A l’initiative d’Alda GREOLI, Ministre de l’Action sociale, et de Valérie DE BUE, Ministre en charge du Logement, le Gouvernement wallon a décidé de financer un projet de réinsertion sociale mené dans le cadre du projet « Housing first » à Mons. L’objectif vise à permettre à 25 personnes sans domicile fixe de retrouver durablement leur place au sein de la société grâce à un logement accessible et à un accompagnement adéquat.

Alda GREOLI : « L’accès à un logement décent et à un loyer abordable constitue un des préalables à une réinsertion sociale durable.
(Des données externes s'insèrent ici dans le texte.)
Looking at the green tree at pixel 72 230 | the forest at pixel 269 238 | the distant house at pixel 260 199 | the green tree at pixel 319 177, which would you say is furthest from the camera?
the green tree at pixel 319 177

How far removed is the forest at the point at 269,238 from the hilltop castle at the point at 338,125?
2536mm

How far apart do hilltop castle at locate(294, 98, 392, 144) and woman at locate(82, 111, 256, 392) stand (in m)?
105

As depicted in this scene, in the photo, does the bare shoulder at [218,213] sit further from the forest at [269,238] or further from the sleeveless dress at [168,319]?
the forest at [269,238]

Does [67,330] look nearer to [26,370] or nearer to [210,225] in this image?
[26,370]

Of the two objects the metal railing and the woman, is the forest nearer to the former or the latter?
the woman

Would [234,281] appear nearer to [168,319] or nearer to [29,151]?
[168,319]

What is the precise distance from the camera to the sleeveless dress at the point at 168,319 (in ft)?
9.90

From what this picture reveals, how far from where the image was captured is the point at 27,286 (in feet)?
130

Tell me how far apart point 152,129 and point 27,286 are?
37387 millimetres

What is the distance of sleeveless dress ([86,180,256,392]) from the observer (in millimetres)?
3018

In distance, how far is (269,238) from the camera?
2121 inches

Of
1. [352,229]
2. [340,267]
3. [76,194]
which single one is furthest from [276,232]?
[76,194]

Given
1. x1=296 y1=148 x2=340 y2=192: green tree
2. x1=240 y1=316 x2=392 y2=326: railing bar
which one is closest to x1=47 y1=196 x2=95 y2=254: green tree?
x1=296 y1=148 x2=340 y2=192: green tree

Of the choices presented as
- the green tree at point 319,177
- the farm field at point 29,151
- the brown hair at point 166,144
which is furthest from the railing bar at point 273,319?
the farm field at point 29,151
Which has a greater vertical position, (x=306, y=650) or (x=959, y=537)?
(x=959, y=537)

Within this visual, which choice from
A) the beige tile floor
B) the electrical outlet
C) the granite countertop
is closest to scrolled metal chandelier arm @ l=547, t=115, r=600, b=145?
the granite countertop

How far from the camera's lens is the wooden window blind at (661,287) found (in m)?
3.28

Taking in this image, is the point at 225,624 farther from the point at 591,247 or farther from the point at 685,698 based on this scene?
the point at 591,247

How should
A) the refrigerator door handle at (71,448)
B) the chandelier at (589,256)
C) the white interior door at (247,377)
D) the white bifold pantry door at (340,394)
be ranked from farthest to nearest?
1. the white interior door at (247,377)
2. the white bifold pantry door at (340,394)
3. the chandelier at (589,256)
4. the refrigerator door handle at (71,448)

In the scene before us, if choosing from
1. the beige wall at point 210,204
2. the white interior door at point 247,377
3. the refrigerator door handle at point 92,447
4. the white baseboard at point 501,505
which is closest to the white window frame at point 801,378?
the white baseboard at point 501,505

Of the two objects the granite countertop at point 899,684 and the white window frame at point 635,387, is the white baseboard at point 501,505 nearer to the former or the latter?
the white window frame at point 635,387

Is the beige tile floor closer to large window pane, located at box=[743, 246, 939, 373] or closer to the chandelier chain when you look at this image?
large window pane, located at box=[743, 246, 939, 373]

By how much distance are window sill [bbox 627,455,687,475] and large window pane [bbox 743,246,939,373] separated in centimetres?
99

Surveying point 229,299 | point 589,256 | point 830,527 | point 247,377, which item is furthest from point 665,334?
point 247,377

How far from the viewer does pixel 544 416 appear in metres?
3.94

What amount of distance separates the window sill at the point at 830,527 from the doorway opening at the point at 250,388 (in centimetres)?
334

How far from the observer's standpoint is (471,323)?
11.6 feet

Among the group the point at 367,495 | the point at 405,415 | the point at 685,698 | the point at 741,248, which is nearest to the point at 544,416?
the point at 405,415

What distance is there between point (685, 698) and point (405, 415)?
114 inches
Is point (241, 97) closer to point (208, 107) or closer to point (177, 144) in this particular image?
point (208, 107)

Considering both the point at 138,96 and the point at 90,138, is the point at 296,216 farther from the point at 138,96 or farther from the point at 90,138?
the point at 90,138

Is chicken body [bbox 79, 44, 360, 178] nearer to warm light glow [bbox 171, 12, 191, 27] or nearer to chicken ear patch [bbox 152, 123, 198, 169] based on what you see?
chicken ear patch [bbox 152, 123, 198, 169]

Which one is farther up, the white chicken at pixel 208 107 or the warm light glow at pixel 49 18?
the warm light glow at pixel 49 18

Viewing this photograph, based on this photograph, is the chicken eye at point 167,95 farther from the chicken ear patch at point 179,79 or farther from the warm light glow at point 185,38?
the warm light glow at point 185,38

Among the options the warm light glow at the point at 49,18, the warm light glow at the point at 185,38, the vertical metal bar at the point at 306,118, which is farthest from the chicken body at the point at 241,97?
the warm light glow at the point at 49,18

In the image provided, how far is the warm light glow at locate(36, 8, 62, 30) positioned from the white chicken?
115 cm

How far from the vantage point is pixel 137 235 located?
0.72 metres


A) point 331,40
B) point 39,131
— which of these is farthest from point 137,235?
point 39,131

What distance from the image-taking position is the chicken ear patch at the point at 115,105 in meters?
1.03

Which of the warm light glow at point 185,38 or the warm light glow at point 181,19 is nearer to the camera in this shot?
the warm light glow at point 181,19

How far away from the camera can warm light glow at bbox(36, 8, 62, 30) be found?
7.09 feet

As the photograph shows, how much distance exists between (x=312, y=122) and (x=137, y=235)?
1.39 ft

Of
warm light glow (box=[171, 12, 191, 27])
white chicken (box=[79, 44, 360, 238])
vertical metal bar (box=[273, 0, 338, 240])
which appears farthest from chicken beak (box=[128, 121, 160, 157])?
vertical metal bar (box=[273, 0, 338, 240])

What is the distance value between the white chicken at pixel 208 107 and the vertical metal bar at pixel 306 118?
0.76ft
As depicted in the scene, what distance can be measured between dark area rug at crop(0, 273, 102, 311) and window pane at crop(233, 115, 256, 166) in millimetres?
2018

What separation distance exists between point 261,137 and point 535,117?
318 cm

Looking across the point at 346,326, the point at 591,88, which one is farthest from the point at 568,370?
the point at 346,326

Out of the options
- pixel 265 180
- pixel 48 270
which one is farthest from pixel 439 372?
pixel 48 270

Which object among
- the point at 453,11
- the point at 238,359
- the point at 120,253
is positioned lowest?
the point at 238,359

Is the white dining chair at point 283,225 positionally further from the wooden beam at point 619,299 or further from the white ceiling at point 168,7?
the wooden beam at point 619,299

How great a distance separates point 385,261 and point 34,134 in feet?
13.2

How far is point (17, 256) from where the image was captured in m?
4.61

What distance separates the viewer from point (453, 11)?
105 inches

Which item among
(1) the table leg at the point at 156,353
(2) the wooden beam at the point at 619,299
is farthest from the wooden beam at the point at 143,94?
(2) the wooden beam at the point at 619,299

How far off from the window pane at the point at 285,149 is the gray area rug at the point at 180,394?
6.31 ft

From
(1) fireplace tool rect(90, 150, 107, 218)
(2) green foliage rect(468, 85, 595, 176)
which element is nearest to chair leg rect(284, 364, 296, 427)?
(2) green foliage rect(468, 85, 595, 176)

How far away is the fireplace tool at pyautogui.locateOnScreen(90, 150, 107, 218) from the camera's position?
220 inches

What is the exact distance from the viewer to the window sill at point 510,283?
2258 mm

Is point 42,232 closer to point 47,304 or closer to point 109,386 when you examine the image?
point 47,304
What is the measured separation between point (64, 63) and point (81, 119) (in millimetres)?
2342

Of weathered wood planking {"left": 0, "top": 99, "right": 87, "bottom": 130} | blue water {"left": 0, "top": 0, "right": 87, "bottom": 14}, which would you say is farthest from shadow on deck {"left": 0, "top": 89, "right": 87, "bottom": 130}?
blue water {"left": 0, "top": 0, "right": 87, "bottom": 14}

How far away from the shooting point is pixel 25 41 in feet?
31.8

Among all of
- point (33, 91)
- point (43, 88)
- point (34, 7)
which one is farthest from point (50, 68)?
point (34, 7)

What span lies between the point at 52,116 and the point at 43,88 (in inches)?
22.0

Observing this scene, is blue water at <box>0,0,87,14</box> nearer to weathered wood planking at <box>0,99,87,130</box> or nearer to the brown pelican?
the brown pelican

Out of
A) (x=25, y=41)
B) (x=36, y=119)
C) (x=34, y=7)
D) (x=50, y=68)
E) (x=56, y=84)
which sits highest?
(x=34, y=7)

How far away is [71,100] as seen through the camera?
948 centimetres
Sur base de ce constat, le projet « Housing first », déjà présent dans 3 villes en Wallonie (Liège, Charleroi et Namur), facilite la réinsertion sociale des personnes sans-abri les plus fragiles en leur permettant un accès rapide à un logement tout en les accompagnant de manière personnalisée. Pour les personnes concernées, qui rappelons-le, bénéficient du revenu d’intégration sociale, les seules conditions requises pour l’accès au logement sont de payer leur loyer et de respecter le contrat de bail. »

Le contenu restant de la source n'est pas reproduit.